For a Valentine’s Day album about love in bloom, it sounds surprisingly serious and dark, with a one-track-mind.
#CHANGES BIEBER CRACK#
He’s never felt better, either, from all indications. “Changes” is the sound of a reformed romantic closing the blinds to shut out the world, then spending a long weekend in bed with the object of his affection, coming up with different ways to say “You complete me.” And therein lie its limitations: For as many ways as there are to say “You complete me,” Bieber keeps skimming their surface.

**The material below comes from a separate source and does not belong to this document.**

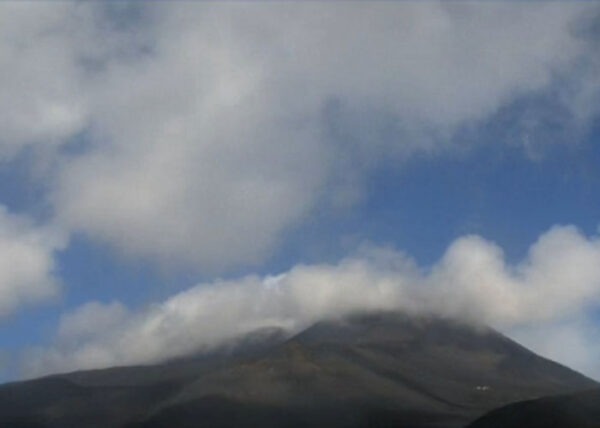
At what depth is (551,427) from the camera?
179250mm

His voice and the production are flawless, and his soul is in the right place - but there’s something airless about the album, too, like he could have left the window open a crack to let some sunshine in. And he’s never sounded better than he does on “Changes,” his fifth studio album. His R&B tendencies are natural and unforced and, most importantly, never gratuitously flashy.

He’s a blue-eyed soul stirrer who somehow always has avoided sounding like a white guy trying to pass for black. The string of celebrity relationships, the bad-boy behavior, the tattoos and ever-evolving hair styles and hues - all these things have had a tendency to distract from the obvious, which is: That boy can sing. Justin Bieber still doesn’t really get the credit he’s earned.